What the task requires –
Resume the passage about why software specifications grow as detailed as code, writing on from its final sentence.

So you can imagine an airplane without even knowing what a rudder is, yet without a rudder an airplane's not going to work very well. Partially that's just the way the brain works. The brain is totally optimized for just looking at one thing. Just think about how the eyes work. When you're looking at the world, you imagine that you have an extremely high resolution, extremely large screen full of billions and billions of pixels in front of you. Yet actually your eye has, I don't know how many, but under a million pixels. And what's really happening is, you're just moving your eye a lot. And your brain is filling in the rest and pretending. Because you can move your eyes so fast, anything you want to see you can see, and anything you want to focus on you can focus on very, very quickly.
So your brain doesn't actually work the way a computer works. Your brain doesn't assume that there's all this input coming in and then process it. Instead, it just has a variety of senses available to it, and it picks the ones it wants to answer whatever questions it has right now. So you ask questions, and your eye goes and finds out the information it needs. So you're used to thinking that you have the big picture, and you don't.
And with software, as soon as you start talking about how the pieces are going to fit together, you discover that the things you were imagining are going to be completely ambiguous or impossible or contradictory -- instead of being as simple as you say.
One of the biggest mistakes you can make in developing software is to say, "I'm going to build this thing and it's going to be super easy to use because it's going to be super simple, it's going to be unbelievably simple." And then you say, "OK, how am I going to do footnotes?" Oh, well that'll be real simple -- you just ask for a footnote and you type a footnote, and it'll just be there. Well, what if the footnote is too long to fit on the page it's currently on? Um, I don't know -- maybe you have to move part of the footnote onto the next page. Suddenly, it's not so simple.
As soon as you start to think about how to get everything to really, really, really, really, REALLY work, it becomes much more complicated. So software starts out with a simple vision and it grows a million little hairy messy things. And depending on the quality of the initial vision, those hairy things may be more or less hairy, but they're going to exist.
And therefore, because software seems so simple and is actually complicated, you can't implement it until you specify the complication. And all these people that are trying to make the same perpetual-motion machine -- where you just write your specification and it automatically becomes code -- don't realize that the specification has to be as detailed as the code in order to work.
In order for it to be translatable into code, or in order for it to become the code.
Right. Isaac Bashevis Singer, I believe, wrote in Yiddish, if I'm not mistaken. But very few people ever read him in Yiddish. The first thing that happened to almost everything he wrote was that it was translated into English. And so it's almost as if the goal is to create an English-language short story, but you can only write in Yiddish. And you're going to really have to write the whole story in utter detail, and then it will get mechanically translated.

Information provided –
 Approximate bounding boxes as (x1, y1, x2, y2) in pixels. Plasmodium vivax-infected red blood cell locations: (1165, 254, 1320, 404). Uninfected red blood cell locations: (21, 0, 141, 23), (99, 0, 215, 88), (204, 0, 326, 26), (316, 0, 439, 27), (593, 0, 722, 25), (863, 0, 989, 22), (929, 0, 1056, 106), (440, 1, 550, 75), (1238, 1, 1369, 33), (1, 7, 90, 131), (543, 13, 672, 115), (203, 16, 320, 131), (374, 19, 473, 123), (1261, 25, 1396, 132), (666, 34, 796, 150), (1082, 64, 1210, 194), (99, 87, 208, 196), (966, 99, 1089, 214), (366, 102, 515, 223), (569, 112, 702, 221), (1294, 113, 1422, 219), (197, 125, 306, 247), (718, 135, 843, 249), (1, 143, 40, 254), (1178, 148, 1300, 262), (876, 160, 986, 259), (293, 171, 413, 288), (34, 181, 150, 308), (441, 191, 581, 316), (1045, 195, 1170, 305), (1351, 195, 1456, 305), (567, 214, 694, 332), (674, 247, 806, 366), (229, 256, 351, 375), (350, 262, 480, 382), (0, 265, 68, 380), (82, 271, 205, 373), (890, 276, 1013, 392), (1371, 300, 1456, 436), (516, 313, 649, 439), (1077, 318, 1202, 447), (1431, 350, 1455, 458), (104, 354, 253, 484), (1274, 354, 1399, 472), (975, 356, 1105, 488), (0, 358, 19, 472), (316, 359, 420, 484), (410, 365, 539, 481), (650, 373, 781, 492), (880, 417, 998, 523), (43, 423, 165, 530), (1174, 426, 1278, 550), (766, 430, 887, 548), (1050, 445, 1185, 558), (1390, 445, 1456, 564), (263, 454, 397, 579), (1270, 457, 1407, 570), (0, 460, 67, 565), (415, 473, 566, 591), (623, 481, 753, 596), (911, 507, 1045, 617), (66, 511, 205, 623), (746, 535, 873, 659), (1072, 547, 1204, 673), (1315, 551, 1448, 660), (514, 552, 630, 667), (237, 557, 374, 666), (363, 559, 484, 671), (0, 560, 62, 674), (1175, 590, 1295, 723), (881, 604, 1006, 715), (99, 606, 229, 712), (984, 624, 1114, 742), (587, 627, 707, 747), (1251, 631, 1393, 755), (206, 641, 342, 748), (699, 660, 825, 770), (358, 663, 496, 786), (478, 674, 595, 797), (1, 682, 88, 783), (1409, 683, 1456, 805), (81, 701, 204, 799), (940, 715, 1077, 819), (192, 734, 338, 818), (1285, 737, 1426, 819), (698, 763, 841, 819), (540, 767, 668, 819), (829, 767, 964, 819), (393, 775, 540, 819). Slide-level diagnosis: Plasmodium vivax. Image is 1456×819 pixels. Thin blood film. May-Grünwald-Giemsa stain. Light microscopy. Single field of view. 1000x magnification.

Exercise response –
But now somebody tells you, No, don't even bother writing the story in Yiddish -- just tell me what happens, and I'll write the story for you in English. Just give me the gist of the story.
So you say, OK, it's gonna be sort of a love thing, in the shtetl, in Eastern Europe. The guy is a young man, he's enthralled with the Communist Party. The woman is sort of a traditional Jew from an Orthodox family, and so her father is not very happy with this guy. Make a story out of that. You can't. It's not enough of a specification. You've got to tell me the guy's name; you've got to tell me what he says and what happens. Otherwise it's not a story. So because there's this last-minute phase in which the Yiddish is translated into English, that deceives people into thinking that you could translate anything into Yiddish, including your ...
Hold on, I'm trying to follow the analogy here! The Yiddish is the equivalent of ...?
The Yiddish is the C++. The English is the machine language code. Just because there is that compilation stage doesn't mean that the C++ level, the programming language level, doesn't actually have to specify everything that's going to happen. And so what a programmer is doing when they translate a quote unquote spec into quote unquote code, although it seems like a translation process, what they're actually doing is filling in lots and lots of details. And as programmers are wont to do, they're trying to take something, the vague thing that the humans want, and make it very, very specific, which is the kind of thing the computer wants. That's not really a translation; it's more of an interpretation. It's a very hard thing to do.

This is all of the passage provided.